ReactionMechanismGenerator / ARC

ARC - Automatic Rate Calculator
https://reactionmechanismgenerator.github.io/ARC/index.html
MIT License
43 stars 21 forks source link

Receiving KeyError: '1' when attempting `arcrestart` #624

Open calvinp0 opened 1 year ago

calvinp0 commented 1 year ago

Describe the bug Fails to restart - reports this in the traceback

Traceback (most recent call last):
  File "/Local/ce_dana/Code/ARC//ARC.py", line 69, in <module>
    main()
  File "/Local/ce_dana/Code/ARC//ARC.py", line 65, in main
    arc_object.execute()
  File "/Local/ce_dana/Code/ARC/arc/main.py", line 583, in execute
    fine_only=self.fine_only,
  File "/Local/ce_dana/Code/ARC/arc/scheduler.py", line 484, in __init__
    self.schedule_jobs()
  File "/Local/ce_dana/Code/ARC/arc/scheduler.py", line 500, in schedule_jobs
    self.run_conformer_jobs()
  File "/Local/ce_dana/Code/ARC/arc/scheduler.py", line 1048, in run_conformer_jobs 
    self.process_conformers(label)
  File "/Local/ce_dana/Code/ARC/arc/scheduler.py", line 1748, in process_conformers 
    conformer=i,
  File "/Local/ce_dana/Code/ARC/arc/scheduler.py", line 831, in run_job
    self.save_restart_dict()
  File "/Local/ce_dana/Code/ARC/arc/scheduler.py", line 3468, in save_restart_dict  
    + [self.job_dict[spc.label]['tsg'][get_i_from_job_name(job_name)].as_dict()

----------

- _Exercise set_:
**a)** Decide whether each statement agrees with the ARC bug report: (i) the issue is still open; (ii) the repository is released under the Apache License; (iii) the traceback lists run_job in scheduler.py at line 831. For each, answer yes or no and quote the deciding words.
**b)** Reproduce a passage of the ARC bug report: begin at the words "Traceback (most recent" and stop after the words "arc_object.execute()".

- _Supplied material_:
----------

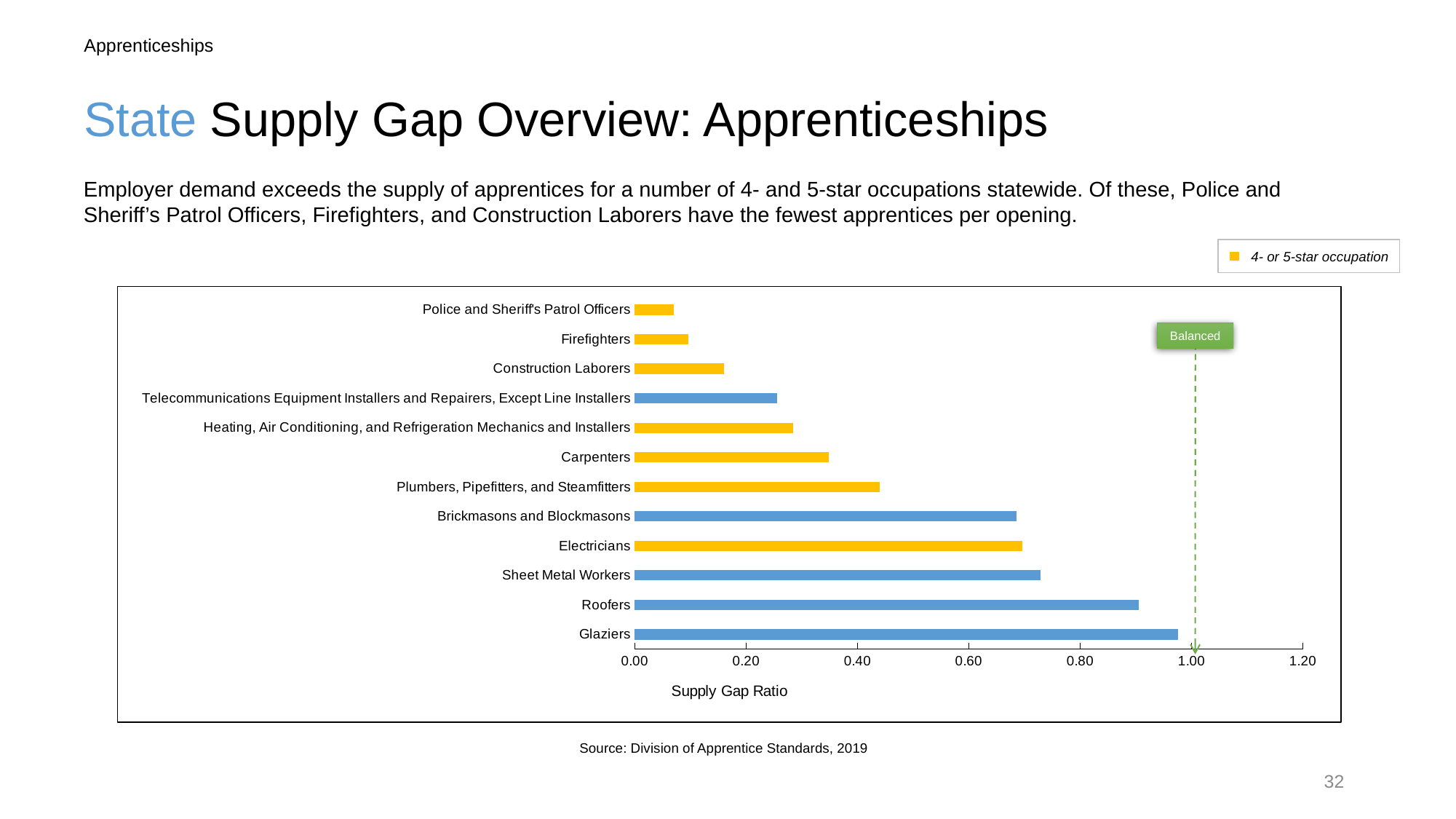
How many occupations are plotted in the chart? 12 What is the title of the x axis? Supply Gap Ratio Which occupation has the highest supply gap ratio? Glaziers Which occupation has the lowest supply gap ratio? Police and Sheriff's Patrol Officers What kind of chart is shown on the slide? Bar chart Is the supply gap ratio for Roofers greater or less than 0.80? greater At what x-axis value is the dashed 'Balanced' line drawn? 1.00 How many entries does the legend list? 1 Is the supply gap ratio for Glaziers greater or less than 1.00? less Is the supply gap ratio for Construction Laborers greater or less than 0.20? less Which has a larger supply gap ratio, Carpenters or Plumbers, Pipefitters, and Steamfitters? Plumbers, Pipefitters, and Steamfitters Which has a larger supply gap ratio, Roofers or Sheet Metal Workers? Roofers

----------

- _Results in order_:
**a)**
(i) Yes: "Open calvinp0 opened 1 year ago"
(ii) No: "MIT License"
(iii) Yes: "line 831, in run_job"

**b)**
Traceback (most recent call last):
  File "/Local/ce_dana/Code/ARC//ARC.py", line 69, in <module>
    main()
  File "/Local/ce_dana/Code/ARC//ARC.py", line 65, in main
    arc_object.execute()